The cortistatins are a group of steroidal alkaloids first isolated in 2006 from the marine sponge Corticium simplex.  The cortistatins were first discovered in a search for naturally occurring compounds that inhibit proliferation of human umbilical vein endothelial cells (HUVECs), with cortistatin A being the most potent compound in the class.

The Shair group at Harvard along with collaborators have shown that cortistatin A is a highly potent and selective inhibitor of CDK8 and CDK19, the kinases that associate with Mediator complex. Out of 386 kinases evaluated, cortistatin A only inhibited CDK8 and CDK19, revealing that it is among the most selective kinase inhibitors. It was also shown that cortistatin A potently inhibits growth of acute myeloid leukemia cells and AML in two in vivo mouse models. Identification of dominant drug-resistant alleles of CDK8 and CDK19 demonstrate that these kinases mediate the activity of cortistatin A in AML cells. Thus, inhibition of CDK8 and CDK19 is a new therapeutic approach to AML. Cortistatin A caused selective and disproportionate up-regulation of super-enhancer-associated genes in AML cells which contributed to its anti-leukemic activity. This work indicated that CDK8 and CDK19 are negative regulators of super-enhancer-associated genes in AML.

| RECORDS SUPPLIED |
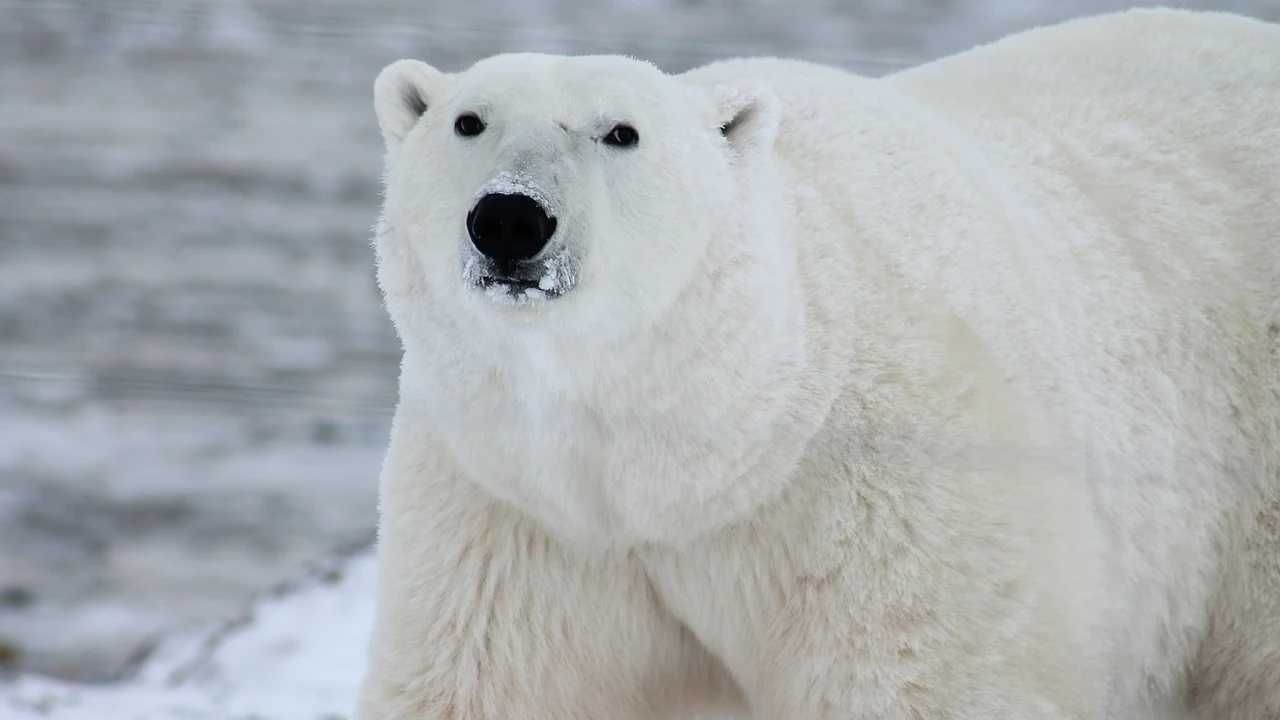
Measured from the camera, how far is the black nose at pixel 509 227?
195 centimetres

---

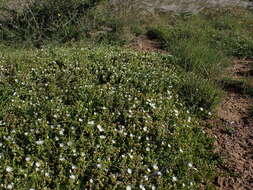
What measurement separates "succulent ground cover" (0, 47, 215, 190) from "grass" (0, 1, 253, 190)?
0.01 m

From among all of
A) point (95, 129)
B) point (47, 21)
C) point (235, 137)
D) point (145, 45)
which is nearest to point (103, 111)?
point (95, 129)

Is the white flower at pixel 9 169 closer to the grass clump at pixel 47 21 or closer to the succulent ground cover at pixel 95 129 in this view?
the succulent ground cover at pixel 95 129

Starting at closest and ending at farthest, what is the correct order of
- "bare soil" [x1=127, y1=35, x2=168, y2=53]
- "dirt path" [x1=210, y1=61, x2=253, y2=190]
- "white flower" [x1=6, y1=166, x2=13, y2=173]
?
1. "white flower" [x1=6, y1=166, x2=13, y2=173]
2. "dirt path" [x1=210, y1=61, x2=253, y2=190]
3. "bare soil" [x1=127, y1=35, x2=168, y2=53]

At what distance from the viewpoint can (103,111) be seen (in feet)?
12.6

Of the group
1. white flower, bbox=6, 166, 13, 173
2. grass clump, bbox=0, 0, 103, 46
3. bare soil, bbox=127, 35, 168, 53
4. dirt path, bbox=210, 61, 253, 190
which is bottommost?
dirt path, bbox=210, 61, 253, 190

--

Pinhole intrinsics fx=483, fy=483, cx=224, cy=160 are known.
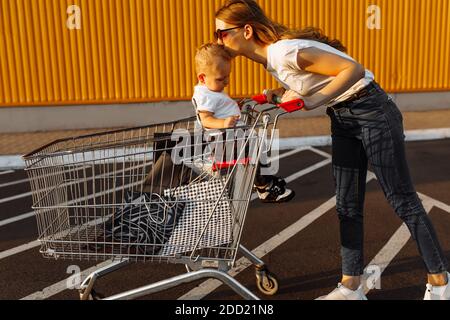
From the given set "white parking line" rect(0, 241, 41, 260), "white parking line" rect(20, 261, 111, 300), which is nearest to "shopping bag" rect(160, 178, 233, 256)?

| WHAT TO PRODUCE |
Copy out the entire cortistatin passage above, word for word.

| WRITTEN ANSWER |
The cortistatins are a group of steroidal alkaloids first isolated in 2006 from the marine sponge Corticium simplex.  The cortistatins were first discovered in a search for naturally occurring compounds that inhibit proliferation of human umbilical vein endothelial cells (HUVECs), with cortistatin A being the most potent compound in the class.

The Shair group at Harvard along with collaborators have shown that cortistatin A is a highly potent and selective inhibitor of CDK8 and CDK19, the kinases that associate with Mediator complex. Out of 386 kinases evaluated, cortistatin A only inhibited CDK8 and CDK19, revealing that it is among the most selective kinase inhibitors. It was also shown that cortistatin A potently inhibits growth of acute myeloid leukemia cells and AML in two in vivo mouse models. Identification of dominant drug-resistant alleles of CDK8 and CDK19 demonstrate that these kinases mediate the activity of cortistatin A in AML cells. Thus, inhibition of CDK8 and CDK19 is a new therapeutic approach to AML. Cortistatin A caused selective and disproportionate up-regulation of super-enhancer-associated genes in AML cells which contributed to its anti-leukemic activity. This work indicated that CDK8 and CDK19 are negative regulators of super-enhancer-associated genes in AML.